1. Core Question

Transformers work extremely well, but what can they theoretically express or compute? (Not about training, but about the architecture’s raw capability.)

Expressivity is studied from two angles:

  • Approximation theory: Can transformers approximate certain functions?
  • Formal language theory (the focus): Can transformers recognize/generate certain formal languages?

2. Formal Background

2.1. Chomsky hierarchy

  • Regular → finite automaton
  • Context-free → pushdown automaton
  • Context-sensitive → bounded-tape Turing machine
  • Recursively enumerable → full Turing machine

2.2. Circuit hierarchy

Transformers behave like constant-depth parallel circuits, so we compare with:

  • AC⁰ (very weak — no PARITY)
  • TC⁰ (MAJORITY allowed)
  • NC¹ (log-depth circuits, stronger)

2.3. DLOGTIME-uniform

Means: the circuit for length n must be generable by a very simple, O(log n)-time algorithm.
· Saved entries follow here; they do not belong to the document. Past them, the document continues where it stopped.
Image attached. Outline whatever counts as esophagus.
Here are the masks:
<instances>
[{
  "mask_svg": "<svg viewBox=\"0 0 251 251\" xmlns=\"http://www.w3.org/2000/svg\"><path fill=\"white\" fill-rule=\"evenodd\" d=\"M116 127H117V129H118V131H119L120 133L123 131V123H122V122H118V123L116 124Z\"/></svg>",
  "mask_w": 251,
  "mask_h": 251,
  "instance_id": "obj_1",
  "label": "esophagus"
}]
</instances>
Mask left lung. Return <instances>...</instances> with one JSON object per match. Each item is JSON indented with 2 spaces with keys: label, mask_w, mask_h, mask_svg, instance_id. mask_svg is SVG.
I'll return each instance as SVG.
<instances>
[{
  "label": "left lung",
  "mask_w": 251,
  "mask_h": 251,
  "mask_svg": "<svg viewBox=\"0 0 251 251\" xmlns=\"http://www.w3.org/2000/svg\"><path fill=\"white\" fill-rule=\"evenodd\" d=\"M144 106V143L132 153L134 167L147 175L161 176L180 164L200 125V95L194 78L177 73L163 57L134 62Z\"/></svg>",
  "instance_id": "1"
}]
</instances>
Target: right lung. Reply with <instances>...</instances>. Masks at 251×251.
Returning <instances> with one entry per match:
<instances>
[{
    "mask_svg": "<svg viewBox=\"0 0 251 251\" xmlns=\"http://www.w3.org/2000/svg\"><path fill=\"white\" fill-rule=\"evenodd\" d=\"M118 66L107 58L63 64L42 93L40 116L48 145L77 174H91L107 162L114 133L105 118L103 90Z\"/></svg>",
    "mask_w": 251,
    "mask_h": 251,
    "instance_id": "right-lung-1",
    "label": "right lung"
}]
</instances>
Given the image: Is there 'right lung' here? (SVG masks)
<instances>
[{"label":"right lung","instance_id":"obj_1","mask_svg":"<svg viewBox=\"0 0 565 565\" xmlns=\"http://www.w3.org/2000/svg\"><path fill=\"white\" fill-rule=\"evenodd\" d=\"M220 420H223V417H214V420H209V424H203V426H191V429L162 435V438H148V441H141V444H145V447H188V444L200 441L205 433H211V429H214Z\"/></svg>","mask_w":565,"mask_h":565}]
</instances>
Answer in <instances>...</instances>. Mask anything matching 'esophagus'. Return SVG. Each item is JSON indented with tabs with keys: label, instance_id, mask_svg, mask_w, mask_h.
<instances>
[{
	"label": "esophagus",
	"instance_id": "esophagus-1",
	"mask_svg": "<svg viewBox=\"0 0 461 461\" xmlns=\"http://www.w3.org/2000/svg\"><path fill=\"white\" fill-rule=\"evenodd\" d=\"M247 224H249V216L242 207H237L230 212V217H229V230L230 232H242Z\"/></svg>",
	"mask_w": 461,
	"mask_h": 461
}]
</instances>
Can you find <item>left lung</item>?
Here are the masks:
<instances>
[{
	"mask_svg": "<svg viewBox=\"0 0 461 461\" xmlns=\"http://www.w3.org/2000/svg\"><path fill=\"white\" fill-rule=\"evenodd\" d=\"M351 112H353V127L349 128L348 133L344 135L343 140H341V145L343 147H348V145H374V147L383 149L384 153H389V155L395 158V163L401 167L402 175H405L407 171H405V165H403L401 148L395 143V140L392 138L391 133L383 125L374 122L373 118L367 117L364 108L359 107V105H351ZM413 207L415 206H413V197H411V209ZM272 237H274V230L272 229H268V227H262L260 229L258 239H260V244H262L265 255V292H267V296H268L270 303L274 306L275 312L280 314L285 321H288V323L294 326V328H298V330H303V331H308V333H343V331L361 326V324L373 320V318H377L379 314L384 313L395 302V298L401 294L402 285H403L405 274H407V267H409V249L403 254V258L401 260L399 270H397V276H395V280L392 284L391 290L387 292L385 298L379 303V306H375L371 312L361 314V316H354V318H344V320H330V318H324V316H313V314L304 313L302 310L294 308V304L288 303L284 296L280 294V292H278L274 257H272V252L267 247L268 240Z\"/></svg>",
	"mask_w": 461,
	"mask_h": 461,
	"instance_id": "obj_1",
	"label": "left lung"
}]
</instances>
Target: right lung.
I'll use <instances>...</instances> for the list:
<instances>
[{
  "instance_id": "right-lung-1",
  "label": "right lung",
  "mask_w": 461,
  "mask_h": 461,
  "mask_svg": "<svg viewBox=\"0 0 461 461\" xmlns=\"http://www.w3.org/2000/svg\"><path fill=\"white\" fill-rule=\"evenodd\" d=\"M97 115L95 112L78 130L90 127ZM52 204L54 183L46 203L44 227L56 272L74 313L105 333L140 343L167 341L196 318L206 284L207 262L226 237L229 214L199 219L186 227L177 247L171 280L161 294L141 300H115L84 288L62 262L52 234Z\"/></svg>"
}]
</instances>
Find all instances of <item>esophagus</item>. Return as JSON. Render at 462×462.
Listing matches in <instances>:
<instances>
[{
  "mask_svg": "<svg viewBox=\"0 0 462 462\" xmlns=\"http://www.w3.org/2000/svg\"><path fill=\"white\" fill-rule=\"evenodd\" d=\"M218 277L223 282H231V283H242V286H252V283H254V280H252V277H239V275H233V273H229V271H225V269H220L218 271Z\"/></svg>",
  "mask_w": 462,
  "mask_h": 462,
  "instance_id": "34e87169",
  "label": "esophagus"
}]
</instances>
Equivalent to: no cheating, one systematic architecture, just like a real transformer.

3. Key Positive Results

Depending on assumptions:

  • With hard attention, special positional encodings, or extra intermediate steps

    → transformers can simulate arbitrary algorithms (Turing-complete).

  • With scratchpads / chain-of-thought

    → decoder-only LMs can match probabilistic Turing machines in expressivity.

  • With sinusoidal or arbitrary positional encodings

    → they can handle some context-free patterns (e.g., limited Dyck languages).

4. Key Negative Results

Under realistic constraints:

  • constant depth
  • finite precision
  • softmax attention
  • no scratchpad / CoT

transformers collapse to very weak circuit classes (AC⁰ or TC⁰).

Consequences:

  • They cannot express PARITY on unbounded input length.
  • They have trouble with even simple forms of counting or nesting (e.g., Dyck-k).
  • They cannot recognize certain languages beyond TC⁰.

Interpretation:

A shallow, finite-precision transformer cannot compute global, unbounded structure.

5. Ramifications (Why this matters)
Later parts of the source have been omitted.